José Nemías Cardoso Camejo a laissé son costume noir d'illusionniste pour l'uniforme bleu de marin, et maintenant il occupe le poste de timonier à bord du ferry Perseverancia, le bateau qui assure la liaison entre Nueva Gerona et Batabanó.
Cardoso travaillait à la Casa de la Cultura locale lorsqu'il apprit qu'une entreprise du secteur maritime dispensait un cours.
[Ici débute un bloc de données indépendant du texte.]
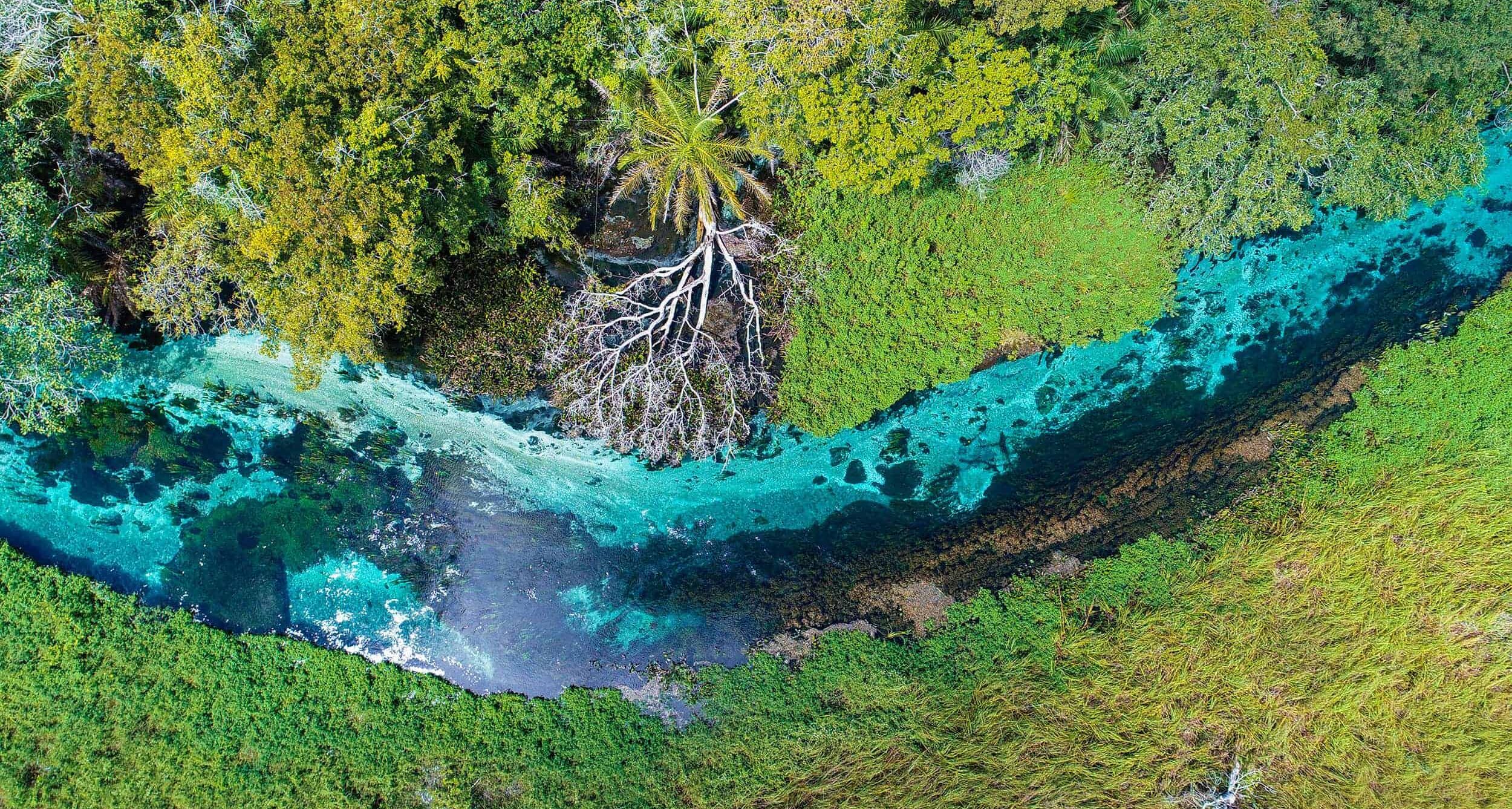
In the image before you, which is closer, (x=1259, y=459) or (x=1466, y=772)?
(x=1466, y=772)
Il décida de s'inscrire et choisit la spécialité de marin de pont.
Parmi les quelque 60 participants qui ont commencé le cours, nombreux sont ceux qui ne l'ont pas terminé ; lui l'a terminé, et peu après, il a été appelé à rejoindre l'équipage.
«Ce changement était nécessaire parce que j'aime les deux métiers, la magie et celui de marin», expliqua le jeune homme, qui depuis son enfance fabriquait des petits bateaux en polystyrène et les lâchait dans les rues quand il pleuvait.
Aujourd'hui, il occupe l'un des postes les plus responsables à bord : celui de barreur, qui contrôle la direction et la stabilité de l'embarcation.
«Pour moi, c'est vraiment un fierté, une fierté de savoir que cette responsabilité est entre mes mains, un bateau qui coûte si cher et toute cette responsabilité, et parfois tu te sens tendu mais avec une immense fierté», a-t-il affirmé.
Cependant, son travail quotidien se déroule au milieu d'une crise chronique. Cardoso lui-même le décrit sans détour : « Nous constatons le déficit de carburant, des pièces manquantes sur le bateau, il arrive que tu partes pour Batabanó et tu ne sais pas si tu vas faire demi-tour ou non parce qu'il manque de carburant, parce que s'ils ne l'apportent pas ou qu'une pièce s'est cassée, un moteur ».
Malgré tout, le timonier dit ne pas regretter ce changement. Et dans ses moments libres à bord, il ne reprend pas complètement son ancien métier : « Quand j'ai du temps libre sur le bateau, je fais mes travaux personnels de magie ».
Interrogé sur la présence de magie dans la mer, il a répondu sans hésiter : « Oui, il y a de la magie dans la mer, c'est aussi clair que cela. »
Ce scénario n'est pas nouveau, car le Perseverancia a accumulé une longue liste d'interruptions.
En mai, le gouvernement de l'Île de la Jeunesse a demandé des dons d'un moteur électrique ou de fils pour pouvoir le réparer.
Un mois plus tard, le Ministère des Transports a réduit le service à un seul voyage par semaine en raison de la pénurie de carburant.
Et le drame s'intensifie lorsqu'on apprend que l'île de la Jeunesse dépend presque exclusivement de cette route maritime pour sa connexion avec le reste du pays, ce qui fait de chaque panne ou réduction un problème direct pour des milliers de personnes.